88 Selective Mutism (313.23)

DSM-IV-TR criteria

  • A. Consistent failure to speak in specific social situations (in which there is an expectation for speaking, e.g. at school) despite speaking in other situations.
  • B. The disturbance interferes with educational or occupational achievement or with social communication.
  • C. The duration of the disturbance is at least one month (not limited to the first month of school).
  • D. The failure to speak is not due to a lack of knowledge of, or comfort with, the spoken language required in the social situation.
  • E. The disturbance is not better accounted for by a communication disorder (e.g. stuttering) and does not occur exclusively during the course of a Pervasive Developmental Disorder, Schizophrenia, or other Psychotic disorders.

Associated features

  • In unfamiliar settings or situations a child with Selective Mutism is often described as “excessively shy”. This can be misleading due to the fact that shy children can withhold from conversations for hours or days, but will eventually begin speaking. Shy children can function in social settings.
  • Children with Selective Mutism suffer from fear of social embarrassment, social isolation and withdrawal, clinging, compulsive traits, negativism, temper tantrums, or controlling behavior, along with the excessive shyness that is seen in children that are shy.
  • When confronted with a conversation, a child with this disorder will attempt to avoid it, using stiff body language, avoiding eye contact, maintaining a blank facial expression.
  • These children are often very normal in the home and around the family members. They are also sometimes teased by their peers. There may also be an associated Communication Disorder or a general medical condition causing abnormalities of articulation.
  • Children suffering from this can be over dependent on their parents.
  • Mute children are not mute because they do not want to speak but because they are afraid to speak.

Child vs. adult presentation

Children are affected by Selective Mutism, which usually appears between the ages of 4-6. When children leave the home setting, usually for school or daycare, the symptoms begin to appear. Children do not outgrow this disorder, but it has usually been treated and overcome by adolescence.

Gender and cultural differences in presentation

  • Children of immigrants are often more uncomfortable or unfamiliar with the new country’s language and this lack of communication should not be confused with or misdiagnosed as Selective Mutism.
  • Females tend to present with Selective Mutism more frequently than males. According to the Developmental and Behavioral Pediatrics “A Handbook for Primary Care,” females with this disorder outnumber males 2:1.

Epidemiology

  • 90% of children with Selective Mutism also have a social phobia. In many cases Selective Mutism lasts for only a few months, however, the symptoms may last up to several years.
  • Selective Mutism is very rare, with rates of 0.1% to 0.7% in the general population and 1% in mental health institutes being reported. These extremely low rates are due, in part, to limited research.

Etiology

  • There is a genetic predisposition to Selective Mutism, with most cases having a first degree family history; 70% being a Social Phobia or 30% being Selective Mutism. Since this condition is so rare, the etiology is poorly understood. There are many theories on etiological factors for this disorder, but three main ones have emerged, due to consistency in cases.
  • The three main etiological factors for Selective Mutism are anxiety, developmental delays, and not being exposed to the local language. Many clinicians consider trauma as a factor for Selective Mutism,(before the age of 3) however, trauma tends to cause global mutism (refusal to speak to everyone) instead of a selective development.
  • In one study, Kristensen linked Selected Mutism with many nonlinguistic developmental problems. Some of these problems included motor delays, elimination disorders, and pre- and perinatal problems. Selective Mutism is also highly found among immigrant children, although sometimes it may be misdiagnosed due to unfamiliarity or uncomfortableness with the host country’s language.
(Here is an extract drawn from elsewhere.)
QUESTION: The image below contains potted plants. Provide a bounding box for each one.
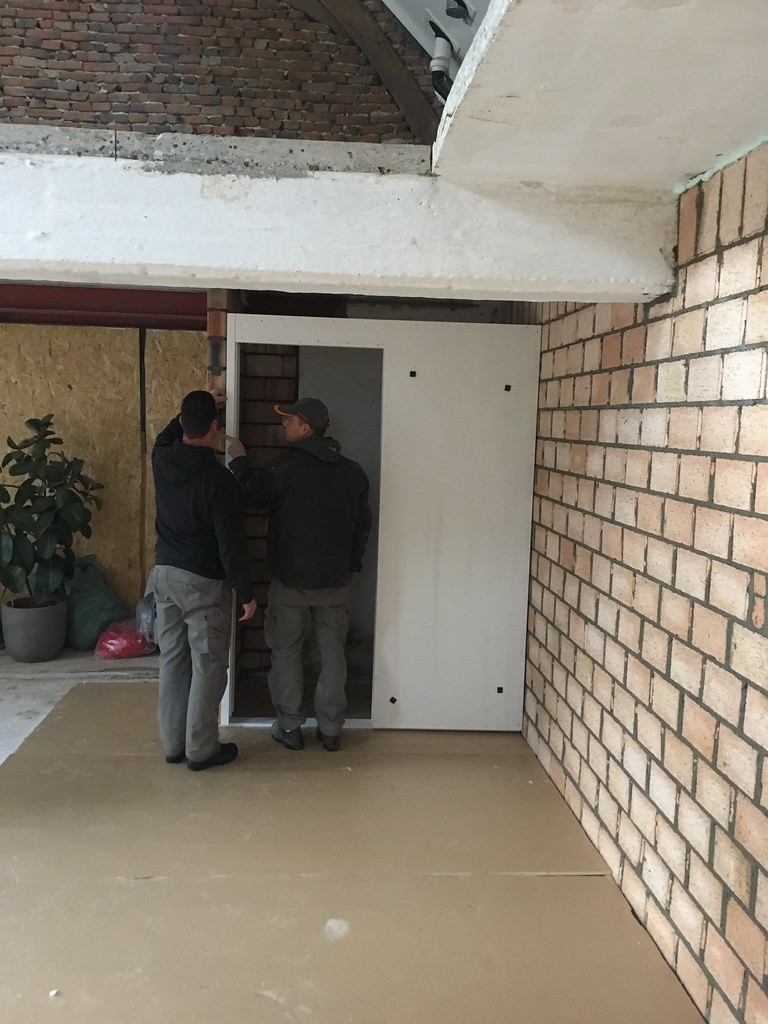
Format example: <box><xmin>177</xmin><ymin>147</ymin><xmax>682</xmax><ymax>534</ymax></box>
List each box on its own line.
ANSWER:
<box><xmin>0</xmin><ymin>414</ymin><xmax>105</xmax><ymax>663</ymax></box>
When these children cannot speak the language, it may affect their confidence.
  • Other children may also tease them about their inability to speak well, their accent, or minor grammatical errors. The child cannot participate in school due to the language barrier, which predisposes them to Selective Mutism, a disease only reinforced by the teasing.
  • One study by BarHaim also suggested that a deficit may exist in the child’s auditory efferent system. This deficit prevents the child from desensitizing their own vocalizations if the child is anxious they will cope with this deficit by developing Selective Mutism.

Empirically supported treatments

  • When treating Selective Mutism, the main goal is to treat the anxiety, not to force the child to speak. Treating Selective Mutism usually begins with therapy. Family members, teachers, and the therapist should work together to attempt to reduce the child’s anxiety, reduce the pressure they feel to speak, and increase their self esteem.
  • Therapy also attempts to create a desensitized atmosphere so that the child is able to practice speaking. Cognitive Behavioral Therapy is used to help the child to work toward specific goals. Therapy can be difficult because the child refuses to speak and feels uncomfortable.
  • In the most chronic cases, usually after all other options have been exhausted, medications have been used in combination with therapy. Selective serotonin reuptake inhibitors (SSRIs) have proven to be effective in some cases. SSRIs do not treat the Selective Mutism but the anxiety symptoms which is a main etiological factor. These medications are usually given for 9 to 12 months.